* [What to produce] Can you retype the stretch of the records below that opens with the line containing "What is the measure of the" and closes with the line containing "Answer: (95,87) →", including both of those lines, with no changes?

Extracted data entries
····················

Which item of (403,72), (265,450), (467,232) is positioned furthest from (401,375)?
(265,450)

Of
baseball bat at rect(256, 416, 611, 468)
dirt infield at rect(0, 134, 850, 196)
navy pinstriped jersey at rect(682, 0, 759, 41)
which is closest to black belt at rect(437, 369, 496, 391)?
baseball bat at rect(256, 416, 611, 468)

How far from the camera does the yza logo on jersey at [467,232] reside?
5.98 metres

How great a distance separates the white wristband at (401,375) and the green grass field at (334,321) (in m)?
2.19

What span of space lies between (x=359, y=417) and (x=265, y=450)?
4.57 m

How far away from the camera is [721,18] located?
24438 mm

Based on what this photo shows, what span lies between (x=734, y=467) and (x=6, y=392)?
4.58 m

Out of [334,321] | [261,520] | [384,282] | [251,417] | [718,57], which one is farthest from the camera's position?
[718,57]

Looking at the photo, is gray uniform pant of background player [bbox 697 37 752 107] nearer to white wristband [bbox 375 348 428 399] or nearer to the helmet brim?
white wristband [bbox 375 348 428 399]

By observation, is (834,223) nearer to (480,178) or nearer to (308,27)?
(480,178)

····················

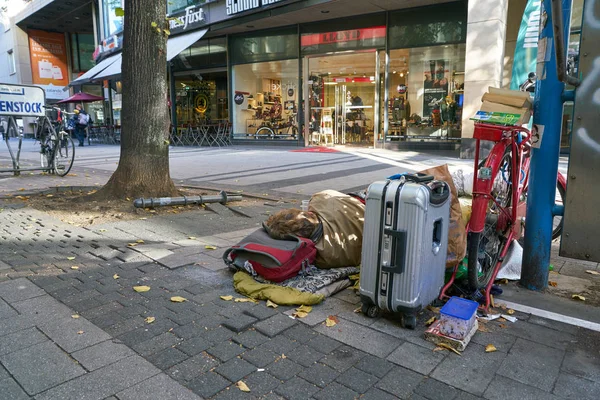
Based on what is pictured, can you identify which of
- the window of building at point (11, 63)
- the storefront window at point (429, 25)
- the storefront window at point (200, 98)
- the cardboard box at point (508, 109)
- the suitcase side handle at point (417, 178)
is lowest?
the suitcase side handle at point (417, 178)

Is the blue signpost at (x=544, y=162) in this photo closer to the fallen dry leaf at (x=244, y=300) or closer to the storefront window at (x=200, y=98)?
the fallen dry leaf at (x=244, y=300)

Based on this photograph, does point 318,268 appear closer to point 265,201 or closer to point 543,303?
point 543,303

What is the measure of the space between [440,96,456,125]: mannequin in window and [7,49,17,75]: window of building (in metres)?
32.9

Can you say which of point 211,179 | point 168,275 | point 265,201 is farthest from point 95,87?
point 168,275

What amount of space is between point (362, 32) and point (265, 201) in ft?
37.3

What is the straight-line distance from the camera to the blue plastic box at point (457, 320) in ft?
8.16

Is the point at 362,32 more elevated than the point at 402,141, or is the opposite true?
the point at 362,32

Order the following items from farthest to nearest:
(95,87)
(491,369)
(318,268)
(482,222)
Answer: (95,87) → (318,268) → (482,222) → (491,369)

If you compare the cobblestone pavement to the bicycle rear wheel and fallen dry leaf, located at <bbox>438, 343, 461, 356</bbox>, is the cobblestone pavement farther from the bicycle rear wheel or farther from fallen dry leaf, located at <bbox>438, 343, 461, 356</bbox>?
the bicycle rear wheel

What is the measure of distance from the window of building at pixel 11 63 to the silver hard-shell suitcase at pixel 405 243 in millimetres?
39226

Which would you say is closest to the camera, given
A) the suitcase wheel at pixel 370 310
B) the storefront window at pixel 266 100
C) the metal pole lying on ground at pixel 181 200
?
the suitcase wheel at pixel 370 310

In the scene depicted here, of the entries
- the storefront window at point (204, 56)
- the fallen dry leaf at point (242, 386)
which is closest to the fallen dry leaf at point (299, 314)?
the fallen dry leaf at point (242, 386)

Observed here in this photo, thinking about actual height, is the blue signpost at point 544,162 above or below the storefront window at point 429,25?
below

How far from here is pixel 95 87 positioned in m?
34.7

····················

* [Worked solution]
What is the measure of the space between [440,96,456,125]: mannequin in window and [7,49,17,75]: window of building (in metres)?
32.9

Can you say which of point 211,179 | point 168,275 | point 265,201 is farthest from point 95,87?
point 168,275

What amount of space is between point (362, 32) and point (265, 201) in ft?
37.3

What is the straight-line distance from the camera to the blue plastic box at point (457, 320) in ft?
8.16

Is the point at 362,32 more elevated than the point at 402,141, or is the opposite true?
the point at 362,32

Order the following items from farthest to nearest:
(95,87)
(491,369)
(318,268)
(482,222)
Answer: (95,87) → (318,268) → (482,222) → (491,369)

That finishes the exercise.